My teammate, roommate, Duke classmate (etc.) Alyssa just posted an excellent write-up of the actual status of our field work compared to theoretical expectations. Please check it out: http://alyssaqed.wordpress.com/2012/06/15/in-situ/
I thought I’d add a few of my own observations:
In Theory: We are staying in an AC room.
In Practice: We only have AC a few hours a night (if we are lucky), and a fan (if we are lucky).
In Theory:In case of a power outage, the building has a bank of batteries and an inverter, so that power will continue to be supplied to fans, lights, and the modem.
In Practice: The power is out so often that the bank of batteries is always running low (since it gets very little power to charge). Therefore, when the main power supply runs out the backup will follow after some time, leaving us to sweat (sometimes in darkness) and consider the meaning of still air.
In Theory: We are in India for field work, and will explore India on our days off.
In Practice: There has not been a single day off in one month.
In Theory: We ask a community questionnaire to the village leader, or pradhan, in every village or hamlet we visit. This allows us to understand infrastructure, nearby industries, and many other characteristics of a community rather than repeating these questions for each household.
In Practice: It can be hard to find the pradhan, or elected village leader. Instead, it is often necessary to group together several knowledgeable men in the community, frequently teachers (who laugh extensively about the fact that they are the most learned men in the community, including in English, but cannot understand a word of what you are saying). Also, they may not actually know anything about the village.
In Theory: I absolutely, positively love Indian food. I could eat it all the time and never get sick of it! In fact, I’ve never come close to getting sick of it on any previous trips to India, and miss it when I’m home (true).
in Practice: I got sick of having the same things for breakfast, lunch and dinner after about a week. Turns out that yellow dal, rice, roti, and some sort of veg actually can get old all by themselves.
Variety is priceless… particularly in the form of Honey Loops, my new favorite treat when I need variety. I’ve found a local shop with soymilk and the two together are unbeatable. Honey Loops are a somewhat less sweet and less-chemically colored version of Fruit Loops.
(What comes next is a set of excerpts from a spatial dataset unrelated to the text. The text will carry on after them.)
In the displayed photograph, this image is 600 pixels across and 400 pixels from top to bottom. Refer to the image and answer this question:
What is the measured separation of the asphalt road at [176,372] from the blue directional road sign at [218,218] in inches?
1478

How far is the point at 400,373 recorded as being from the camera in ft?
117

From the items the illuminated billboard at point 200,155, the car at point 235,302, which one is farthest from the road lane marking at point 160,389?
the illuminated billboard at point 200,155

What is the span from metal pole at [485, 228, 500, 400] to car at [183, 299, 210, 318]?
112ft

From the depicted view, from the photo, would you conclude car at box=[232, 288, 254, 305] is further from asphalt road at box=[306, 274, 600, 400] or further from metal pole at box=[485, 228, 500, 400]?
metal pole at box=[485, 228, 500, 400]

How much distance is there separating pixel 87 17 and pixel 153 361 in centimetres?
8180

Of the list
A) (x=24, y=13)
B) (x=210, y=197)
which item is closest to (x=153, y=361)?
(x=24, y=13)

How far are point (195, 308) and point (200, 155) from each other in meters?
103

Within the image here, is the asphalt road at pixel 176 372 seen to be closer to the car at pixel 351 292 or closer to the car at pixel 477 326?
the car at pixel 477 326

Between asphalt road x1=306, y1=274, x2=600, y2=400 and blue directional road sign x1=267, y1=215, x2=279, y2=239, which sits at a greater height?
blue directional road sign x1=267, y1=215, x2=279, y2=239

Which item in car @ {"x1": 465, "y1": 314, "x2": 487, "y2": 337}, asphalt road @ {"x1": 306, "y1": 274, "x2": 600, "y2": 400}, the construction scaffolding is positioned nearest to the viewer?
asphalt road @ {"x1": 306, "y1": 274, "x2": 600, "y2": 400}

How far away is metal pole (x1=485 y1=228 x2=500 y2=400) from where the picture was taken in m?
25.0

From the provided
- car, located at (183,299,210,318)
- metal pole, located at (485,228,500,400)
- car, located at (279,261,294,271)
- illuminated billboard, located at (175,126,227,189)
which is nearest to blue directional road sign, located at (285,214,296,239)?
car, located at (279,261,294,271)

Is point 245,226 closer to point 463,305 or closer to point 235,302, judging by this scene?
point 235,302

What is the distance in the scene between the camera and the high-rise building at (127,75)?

In Theory: We are very well hydrated after drinking well over 5 liters of water a day
In Practice: Our urine is constantly a shade of dark yellow/brown that it has never been in the USA. I often go 8-9 hours without needing to use the restroom after being in the field and drinking this much water – we are sweating out almost every drop of the water we drink.
In Theory: 120 degrees is very hot.
In Practice: 120 degrees is like living inside of a hair dryer. You are being baked from the inside out. If there is any time during the day that I am not sweating, it is a rarity. This is not hot – this is like living in an inferno. Somehow, even in this heat, people spend hours a day cooking (top pic) and scientists we are working with spend long hours in an enclosed room testing stoves (bottom pic).
In Theory: Hats are a useful way to protect one’s face from the sun.
In Practice: Without this hat, I would be a burnt piece of matzoh.
In Theory: Peer reviewed publications explain the challenging living conditions and environmental concerns in developing countries like India.
In Practice: These are experiences for which there is no substitute.